I've been saying for years that FPGA's are the future of technology and that it would be wise to invest in companies that produce them. Unfortunately, I chose Xilinx and it appears that Altera is getting the contracts, but it still shows promise.

They have been saying FPGA's are the future for 20 years, and doesn't even look like happening yet.
Altium for example bet the entire company's fortune on FPGA's over more than a decade, and they lost every cent of that fortune. 

Dave.

[EEVblog]

I can certainly see your reasoning behind that; but I'm not so sure FPGA's wont improve more quickly than ASICs and eventually catch up and surpass standard microprocessors in terms of sheer ability.

You don't get it, the ability and performance doesn't matter. FPGA's beat the pants of processors for many tasks, and have done so for deacdes.
It's the inherent flexible reconfigurability of FPGA's that is their downfall in terms of replacing "hard" logic processors. If you think FPGA's will replace processors (as Altium did), then you are wrong, and will always be wrong. They will always be too expensive and wasteful for general applications that hard processors are optimised for.
You'll never get a $1 FPGA to replace a $1 processor, ever.

Dave.

[Bored@Work]

There is also something else. You can teach ever bum on the street to somehow program a conventional processor / computer. Operating systems like Windows show this. Movements like Raspberry PI are even centered around the idea.

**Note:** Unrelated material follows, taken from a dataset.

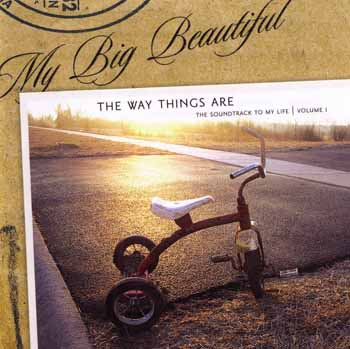 My Big Beautiful - The Way Things Are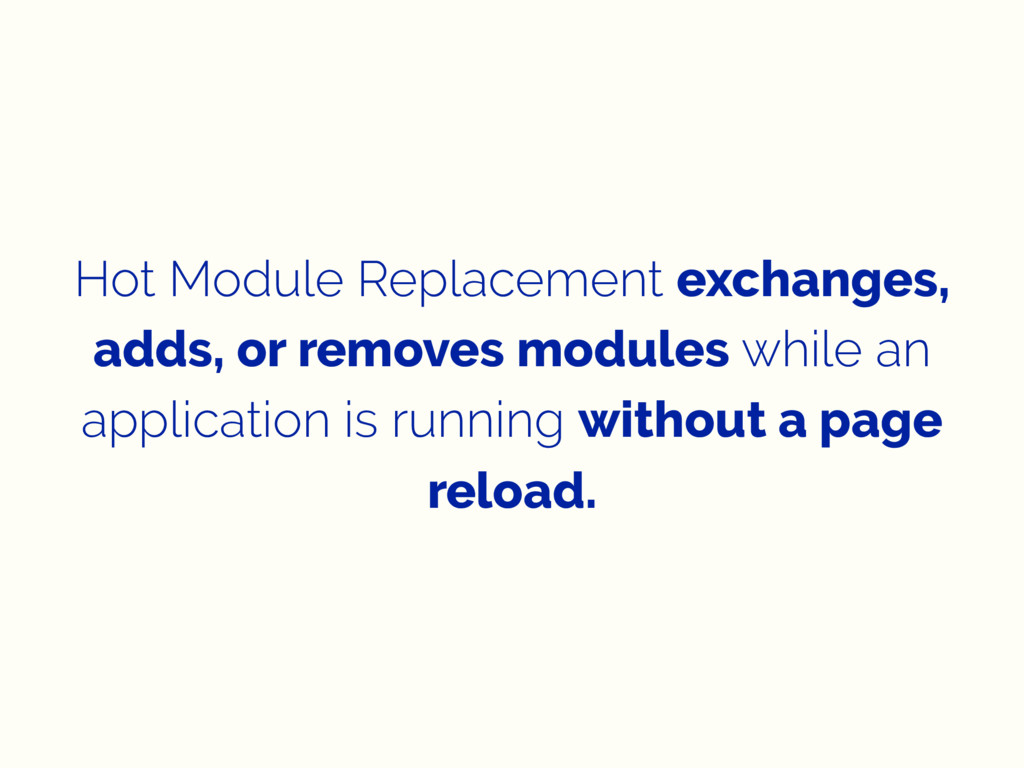 Hot Module Replacement exchanges, adds, or remo...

That hasn't happened with FPGAs. If you need to get an FPGA program you won't find someone at every corner of the street.

[bfritz]

By definition an FPGA is inefficient at use of silicon area.  There is lots of overhead for the ability to route between the logic cells.  There is overhead in programming that interconnect logic.  Add to that the difficulty in using all the logic, by definition you will not achieve 100% utilization.  (Unless we are discussing some academic exercise rather than a real project.)

In addition, with the overhead in an FPGA, this drives the total power consumption up, as the overhead to make it programmable takes power to drive.

In high volumes, an ASIC is cheaper.  There is a whole business segment that takes FPGA designs, and turns them into ASIC's, as over some volume level, it pays to do so.

Sorry, but with the overhead in an FPGA, I don't see how you came to the conclusion they will overthrow ASIC's or processors.

[AndyC_772]

They're not going to supersede microprocessors or ASICs, but they have absolutely superseded the piles of 74 series logic which we used to see scattered all over boards.

The consumer market is dominated by microprocessors which are designed for a specific application, and which include all the peripherals (eg. USB, SD, Ethernet, LCD controllers etc) which that application is likely to use. They're designed to be a good fit for a certain type of product, and volumes are high so they're cheap. ASICs are, of course, even more specialised.

An FPGA is great for any application where there's no off-the-shelf processor that includes just the right set of peripherals. Need an unusual interface? Put it in an FPGA. Got two devices that need to communicate but which don't share pins with the same names that you can just join up? Put the glue logic in an FPGA. Massively parallel scientific number crunching application? Duh.

The idea of using FPGAs instead of general purpose CPUs is one which has gained some attention in the popular press, but it's really not that relevant an application for them. They make it possible to design a huge variety of boards which it just wouldn't be practical to design any other way, and that's their real strength.